OK, I think I know what I would recommend. This is somewhat working off of what we have, and what we have presented above.

For data reads of all kinds, stays with the server. (Current functionality.) Reason, never move data.
For data writes of all kinds, stays on the server. (Current functionality.) Reason, never move data.
For screenshots and animations, stays on the client (Current functionality.). Reason, with few exceptions, that is where users need these data products.
For Extractor products of all kinds, stays on the server. (New, implemented functionality.). Reason, data always stays with the server, and this solves the few percent of the time you need images or movies on the server. (Slycat, Cinema, images that stay with datasets)
For State files of all kinds, stays on the server. (New, not implemented functionality.). Data, and the ability to recreate ParaView state, belongs together. Note that the definition of “state file” used here may/will include thumbnails in the future.
Traces of all kinds (Macros, within ParaView Run Script, trace output). (Current functionality.). Macros and within Paraview GUI Python View/ Run Scripts need to be on client side. Thus, put all traces client side. When python trace is ready for pvbatch, user can copy them to server. This happens relative infrequently, and is not a large burden.

Now, everything has it’s “place”, and users (with training and experience) know where everything goes.

Thoughts?

woodscn · September 29, 2020, 4:34am

This introduces a new problem, where the two different ways of saving images behave in different ways for no reason that is intuitive to the average user. I’m also not sure that any benefits are worth introducing a breaking change, like the location of state files. You just know that people are going to accidentally save their .pvsm files to scratch space and not realize the mistake until after they’ve been purged.

I like the rule: Never move data. It’s like the Apply button; an imperfect, reasonable, simple-to-explain rule. I’ll note that we do have a GUI option to ignore the Apply button, though.

utkarsh.ayachit · September 29, 2020, 10:30am

This is inconsistent with pvsm state files. The reasons stated for which we say PVSM state files should be on server-side are still applicable to python traces and python states i.e. Python traces/states could refer to data files (as often as pvsm files) and hence should behave similarly.

wascott · September 29, 2020, 4:28pm

@utkarsh.ayachit. My reasoning primarily is Macros. They need to be in a known place, and you want a macro to work across numerous clusters. Thus, Macros should be client side? If Macros are client side, it would be horribly confusing (especially for new users) to have traces being written sometimes to server side… Further, I always think of pvbatch users as more experienced users, who know enough to easily make the copy?

The reason state files don’t belong on the client side is if you want to archive your data, you need to copy the state file to the server side, archive your data (or maybe it’s a big ensemble), and before you can use said state file, you need to move it back to the client?

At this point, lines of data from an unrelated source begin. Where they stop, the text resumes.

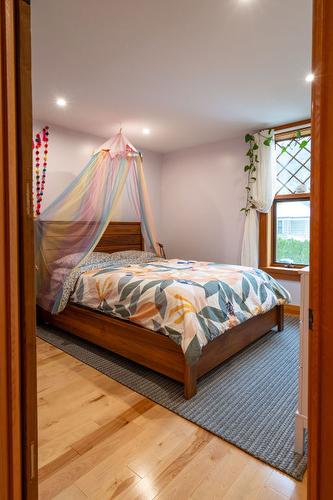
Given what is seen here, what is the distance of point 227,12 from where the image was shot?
6.03 ft

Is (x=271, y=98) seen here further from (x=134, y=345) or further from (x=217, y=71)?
(x=134, y=345)

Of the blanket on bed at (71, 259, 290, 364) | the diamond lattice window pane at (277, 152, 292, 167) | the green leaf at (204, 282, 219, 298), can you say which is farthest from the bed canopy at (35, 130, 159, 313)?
the diamond lattice window pane at (277, 152, 292, 167)

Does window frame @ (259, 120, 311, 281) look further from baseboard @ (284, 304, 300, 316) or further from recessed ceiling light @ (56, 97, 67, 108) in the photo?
recessed ceiling light @ (56, 97, 67, 108)

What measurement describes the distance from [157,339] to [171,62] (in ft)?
7.37

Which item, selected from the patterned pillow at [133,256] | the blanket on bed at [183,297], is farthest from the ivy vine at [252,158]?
the patterned pillow at [133,256]

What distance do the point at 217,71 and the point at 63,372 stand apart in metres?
2.88

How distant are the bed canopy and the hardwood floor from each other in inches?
52.8

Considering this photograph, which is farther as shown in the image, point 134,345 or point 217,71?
point 217,71

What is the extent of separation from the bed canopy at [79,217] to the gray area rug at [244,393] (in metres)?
0.72

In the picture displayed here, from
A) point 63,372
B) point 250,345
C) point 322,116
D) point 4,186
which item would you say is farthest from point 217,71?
point 63,372

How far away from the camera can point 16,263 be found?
86 centimetres

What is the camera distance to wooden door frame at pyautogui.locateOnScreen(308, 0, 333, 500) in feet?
2.26

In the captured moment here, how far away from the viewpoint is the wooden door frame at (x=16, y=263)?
31.8 inches

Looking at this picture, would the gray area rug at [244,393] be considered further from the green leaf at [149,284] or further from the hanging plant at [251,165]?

That doesn’t make sense.

wascott · October 13, 2020, 12:10am

OK, after talking to Utkarsh and pondering, I would recommend we leave state files and traces where we leave them now - on the client side. This is simple, and expected behavior. Further, it is a simple scp to move files between client and server.

This means that, with Extractors, we have what is desired. No changes required to where different files are written.

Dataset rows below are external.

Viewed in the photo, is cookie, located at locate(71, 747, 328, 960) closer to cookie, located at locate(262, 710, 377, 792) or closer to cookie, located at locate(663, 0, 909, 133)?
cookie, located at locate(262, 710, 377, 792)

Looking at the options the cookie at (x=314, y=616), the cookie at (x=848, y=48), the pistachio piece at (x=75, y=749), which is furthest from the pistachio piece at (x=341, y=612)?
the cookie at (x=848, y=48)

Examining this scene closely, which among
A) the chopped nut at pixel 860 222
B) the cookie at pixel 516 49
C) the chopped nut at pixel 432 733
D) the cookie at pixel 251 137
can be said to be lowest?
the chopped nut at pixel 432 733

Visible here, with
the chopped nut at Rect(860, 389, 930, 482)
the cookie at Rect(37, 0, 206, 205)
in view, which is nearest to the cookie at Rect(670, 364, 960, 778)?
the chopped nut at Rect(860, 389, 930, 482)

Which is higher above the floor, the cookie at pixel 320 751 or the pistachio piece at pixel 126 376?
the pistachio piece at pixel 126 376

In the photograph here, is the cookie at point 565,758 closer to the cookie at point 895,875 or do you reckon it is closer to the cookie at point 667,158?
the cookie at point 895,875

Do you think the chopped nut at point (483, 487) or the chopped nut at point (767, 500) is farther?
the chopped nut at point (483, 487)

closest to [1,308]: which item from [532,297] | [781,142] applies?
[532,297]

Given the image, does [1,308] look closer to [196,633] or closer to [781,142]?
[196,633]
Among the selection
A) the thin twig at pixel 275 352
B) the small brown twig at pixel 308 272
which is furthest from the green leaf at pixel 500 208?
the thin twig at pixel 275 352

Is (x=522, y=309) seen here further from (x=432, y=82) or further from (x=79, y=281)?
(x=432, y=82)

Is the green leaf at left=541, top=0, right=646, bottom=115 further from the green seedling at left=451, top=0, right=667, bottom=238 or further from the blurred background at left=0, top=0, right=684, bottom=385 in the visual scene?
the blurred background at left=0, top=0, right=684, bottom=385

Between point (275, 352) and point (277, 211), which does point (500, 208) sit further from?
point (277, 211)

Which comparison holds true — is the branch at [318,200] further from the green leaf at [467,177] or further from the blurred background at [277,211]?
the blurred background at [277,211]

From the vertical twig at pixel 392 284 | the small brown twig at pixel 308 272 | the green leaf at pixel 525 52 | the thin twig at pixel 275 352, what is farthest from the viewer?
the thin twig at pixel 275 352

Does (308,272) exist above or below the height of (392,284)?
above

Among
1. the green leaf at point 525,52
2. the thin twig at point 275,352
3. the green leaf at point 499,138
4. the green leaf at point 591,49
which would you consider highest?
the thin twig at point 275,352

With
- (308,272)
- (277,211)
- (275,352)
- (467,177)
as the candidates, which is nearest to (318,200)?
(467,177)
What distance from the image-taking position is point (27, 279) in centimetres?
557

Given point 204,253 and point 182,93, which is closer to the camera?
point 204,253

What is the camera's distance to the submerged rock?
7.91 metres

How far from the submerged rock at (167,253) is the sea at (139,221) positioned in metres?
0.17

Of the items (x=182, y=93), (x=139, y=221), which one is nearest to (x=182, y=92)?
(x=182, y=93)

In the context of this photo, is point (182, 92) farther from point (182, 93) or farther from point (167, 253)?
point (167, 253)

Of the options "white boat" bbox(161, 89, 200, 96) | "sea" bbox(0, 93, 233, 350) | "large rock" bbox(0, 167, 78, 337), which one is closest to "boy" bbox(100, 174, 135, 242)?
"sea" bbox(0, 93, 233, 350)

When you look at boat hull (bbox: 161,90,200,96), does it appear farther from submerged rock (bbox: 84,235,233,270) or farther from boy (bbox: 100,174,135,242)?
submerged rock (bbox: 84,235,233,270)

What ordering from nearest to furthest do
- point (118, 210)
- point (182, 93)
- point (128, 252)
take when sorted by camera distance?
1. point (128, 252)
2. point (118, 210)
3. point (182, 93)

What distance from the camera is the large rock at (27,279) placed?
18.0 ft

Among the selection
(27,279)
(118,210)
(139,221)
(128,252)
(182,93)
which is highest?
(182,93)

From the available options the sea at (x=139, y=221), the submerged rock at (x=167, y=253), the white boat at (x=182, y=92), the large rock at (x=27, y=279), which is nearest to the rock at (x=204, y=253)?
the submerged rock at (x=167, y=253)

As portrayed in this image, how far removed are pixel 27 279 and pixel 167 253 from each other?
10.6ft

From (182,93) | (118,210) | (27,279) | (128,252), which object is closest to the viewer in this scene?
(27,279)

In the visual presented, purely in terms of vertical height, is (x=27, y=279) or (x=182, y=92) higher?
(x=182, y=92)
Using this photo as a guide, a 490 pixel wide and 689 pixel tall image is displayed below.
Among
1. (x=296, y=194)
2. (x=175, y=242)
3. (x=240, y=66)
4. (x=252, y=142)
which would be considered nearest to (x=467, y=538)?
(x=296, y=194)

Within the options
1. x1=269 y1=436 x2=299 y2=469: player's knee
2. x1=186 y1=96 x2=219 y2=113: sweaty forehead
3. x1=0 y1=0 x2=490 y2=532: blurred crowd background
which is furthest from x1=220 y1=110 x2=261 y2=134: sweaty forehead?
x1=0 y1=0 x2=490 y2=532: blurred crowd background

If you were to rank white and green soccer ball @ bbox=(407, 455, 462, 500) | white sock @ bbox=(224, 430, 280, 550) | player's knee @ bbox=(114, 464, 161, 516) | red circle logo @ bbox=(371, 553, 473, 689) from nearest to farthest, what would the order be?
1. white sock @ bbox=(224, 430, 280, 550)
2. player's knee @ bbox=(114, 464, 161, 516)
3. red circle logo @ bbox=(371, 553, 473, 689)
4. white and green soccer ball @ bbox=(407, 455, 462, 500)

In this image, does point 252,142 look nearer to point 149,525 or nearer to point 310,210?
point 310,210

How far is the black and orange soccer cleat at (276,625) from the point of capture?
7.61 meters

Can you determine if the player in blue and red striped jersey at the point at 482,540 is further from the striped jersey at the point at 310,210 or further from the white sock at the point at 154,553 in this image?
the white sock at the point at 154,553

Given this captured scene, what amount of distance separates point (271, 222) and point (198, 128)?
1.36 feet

Kenneth_Moreland · October 13, 2020, 6:45pm

Doesn’t leave us with the problem where we started with where we wanted one File -> Open for either data files or state files, and that won’t work if data is on the server and state files are on the client.

woodscn · October 13, 2020, 8:20pm

Yep; we’ve basically gone around and back to where we started. I still don’t see why we couldn’t just let the user select “client” or “server” on the left-hand side of the Open File dialog, or in the drop-down menu up top. Is this some sort of OS-provided code that is impractical to mess with, or something?